Moreover, if you are not careful with your dataset, you will reinforce existing stereotypes and bias, a problem which is more severe for certain groups, such as women and POC. Models don’t just learn what you want them to learn, they also learn stereotypes like “men don’t like shopping” when they are trained on datasets in which most shoppers are female.

Can’t we put in some checks and balances, some safeguards?

Well, yes and no. While people are working to help people improve datasets, there are many datasets out there which contain demographic information which will likely be used to help train and build national or large-scale models, and since this demographic information represents how things currently are, it will also represent how people have been impacted by existing or past biases (e.g. historically poorer parts of a country, or groups of people who have been oppressed and, as a result, have lower rates of certain demographic indicators such as college education or home-owning).

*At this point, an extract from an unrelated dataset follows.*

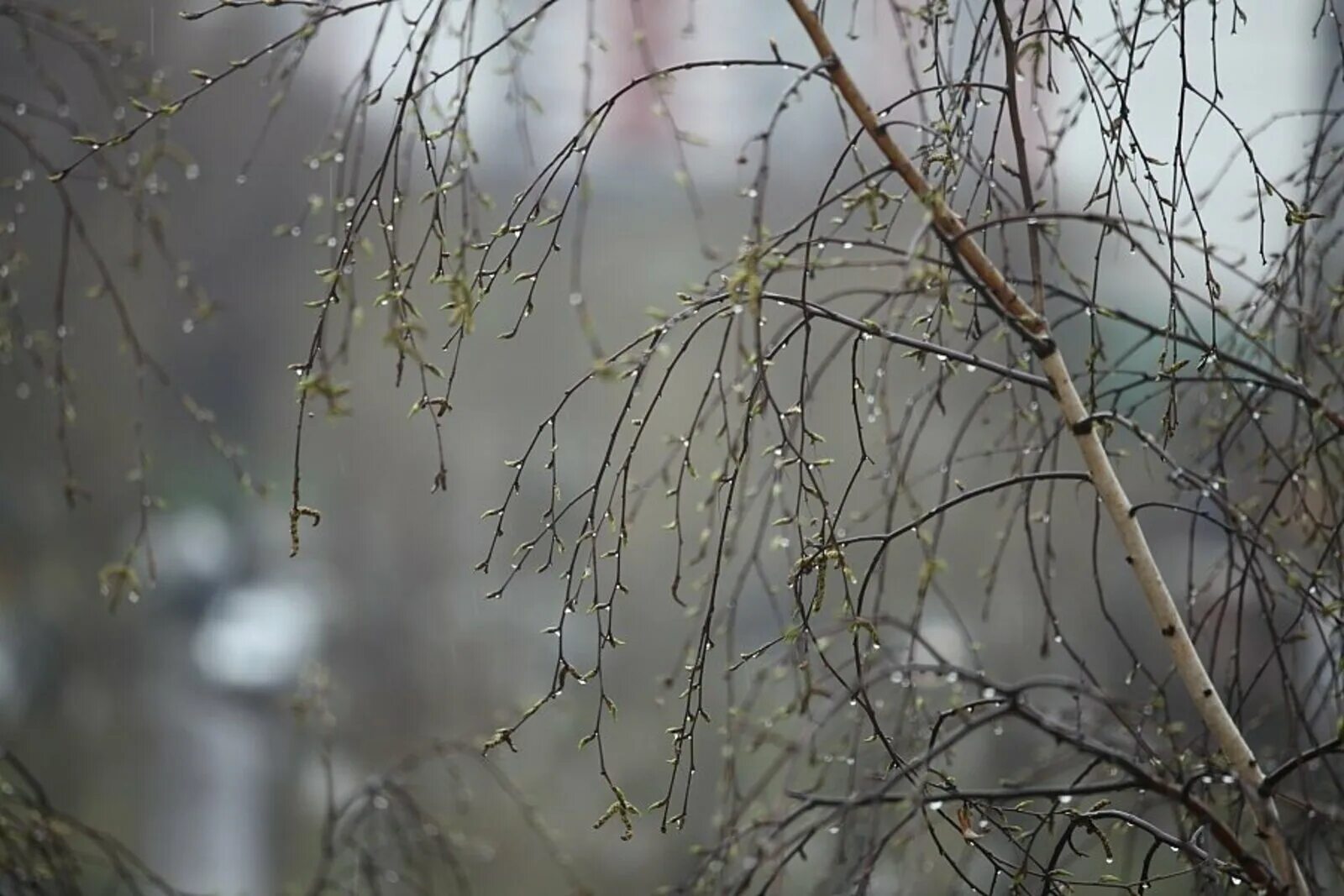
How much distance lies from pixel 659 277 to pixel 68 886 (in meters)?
1.25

It’s hard to escape these biases when they are built into the data because they are still built into our societies.

Additionally, in order for there to be checks and balances, we would need those in charge to understand the implications of all of the above (and more) and to care enough to enforce them by writing legislation with nuance and skill. This is a complex area that has caused issues in many countries that have tried to adopt some form of FRT.

We have examples in our own country’s recent history about how our government has legislated for (and cared about) personal and biometric data, and their record is not good. An investigation by the Data Protection Commission found significant and concerning issues with the way the Public Services Card had been implemented, and the scope expanded without oversight or additional safeguards, sharing data between organisations that were never intended to be in the scope of the card. The Commission said, in its findings, that “As new uses of the card have been identified and rolled-up from time to time, it is striking that little or no attempt has been made to revisit the card’s rationale or the legal framework on which it sits, or to consider whether adjustments may be required to safeguards built into the scheme to accommodate new data uses.” The government’s first response to this report was not to adjust course or review the card internally itself, but to appeal this ruling and continue to push the card without any revisiting. (They dropped the appeal quietly in December 2021).

On this basis, I do not believe that the government in its current form has the capacity or the will to legislate safely for the use of FRT. A first foray into gathering public data en masse resulted in illegal scope creep, extending the card’s reach far beyond what was permitted without any announcement or oversight, and no review or change to the safeguards. This is something that simply cannot be permitted to happen when it comes to the use of facial recognition technology, which has the potential to be infinitely more invasive, undermining rights to privacy and data protection, and (with flawed datasets) potentially leading to profiling of individuals, groups, and areas.

Facial recognition technology is not fit for purpose. Existing models are not good at recognising a diversity of faces, and are unable to account for the biases built into the datasets that are necessary to train and build them. It cannot be a one-stop solution for enforcing laws.